→ **What is asked**
Please pick out each line of the listing below that contains the word "farther" and copy those lines in full.

→ **Listed entries**
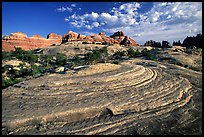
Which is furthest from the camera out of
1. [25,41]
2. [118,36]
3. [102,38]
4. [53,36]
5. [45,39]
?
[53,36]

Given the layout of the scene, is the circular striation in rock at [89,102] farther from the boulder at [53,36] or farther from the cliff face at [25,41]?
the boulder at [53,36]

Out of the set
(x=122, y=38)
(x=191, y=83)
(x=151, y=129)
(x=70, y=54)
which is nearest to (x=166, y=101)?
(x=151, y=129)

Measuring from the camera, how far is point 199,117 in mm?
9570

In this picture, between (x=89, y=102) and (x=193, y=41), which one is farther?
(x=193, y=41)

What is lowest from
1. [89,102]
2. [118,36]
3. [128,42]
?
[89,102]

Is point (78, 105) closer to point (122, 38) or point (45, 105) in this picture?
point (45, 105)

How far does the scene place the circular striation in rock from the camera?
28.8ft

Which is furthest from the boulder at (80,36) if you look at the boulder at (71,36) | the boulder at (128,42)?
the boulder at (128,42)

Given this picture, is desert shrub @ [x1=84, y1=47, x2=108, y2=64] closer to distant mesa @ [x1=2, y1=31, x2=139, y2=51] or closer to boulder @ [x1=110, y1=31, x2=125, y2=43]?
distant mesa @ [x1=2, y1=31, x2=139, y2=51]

...

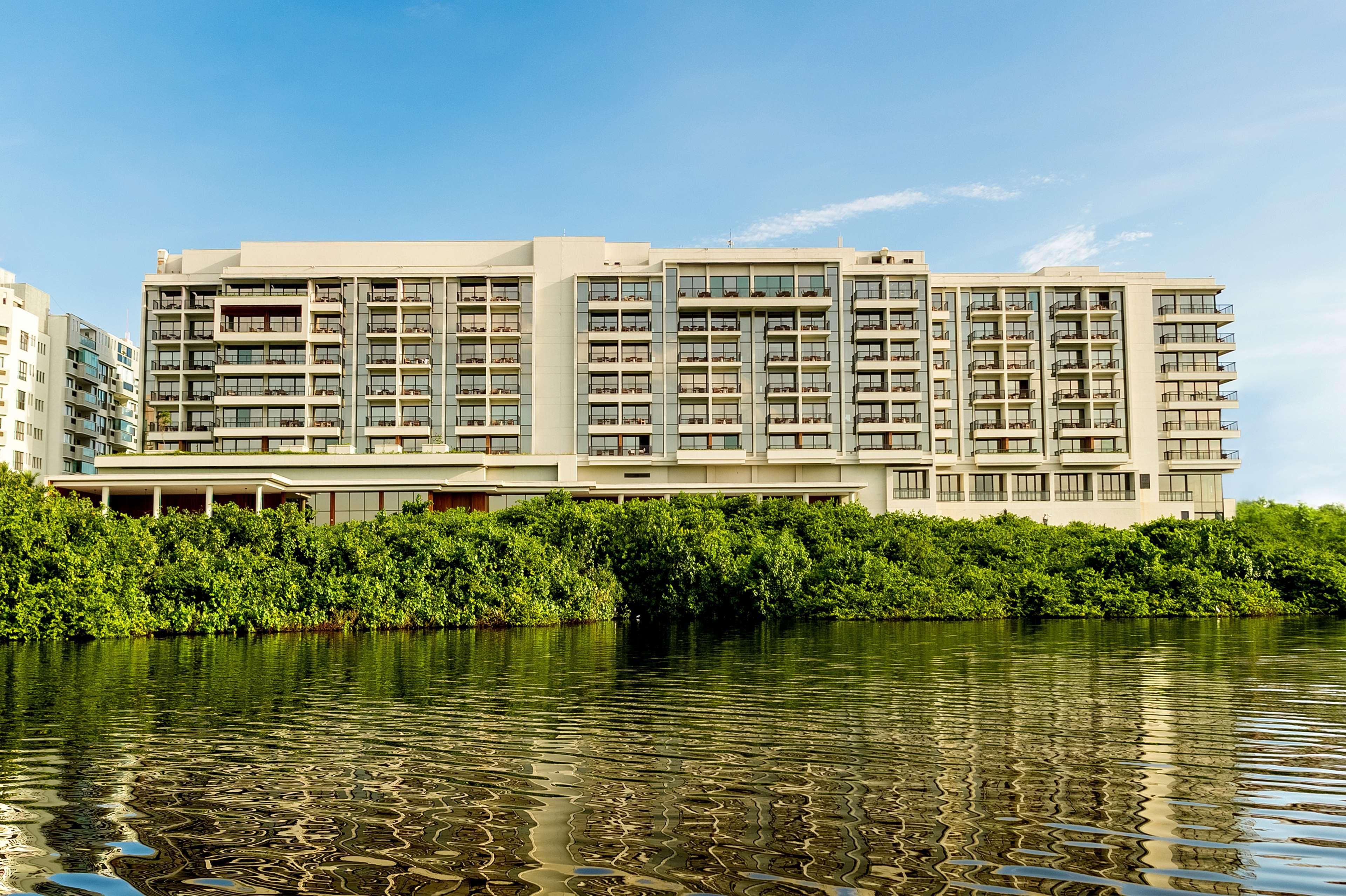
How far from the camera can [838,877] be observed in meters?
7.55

→ **Result for this task**
Given the layout of the scene, is the circular striation in rock at [89,102] farther from the boulder at [53,36] or farther from the cliff face at [25,41]?
In this picture, between (x=89, y=102) and (x=193, y=41), which one is farther?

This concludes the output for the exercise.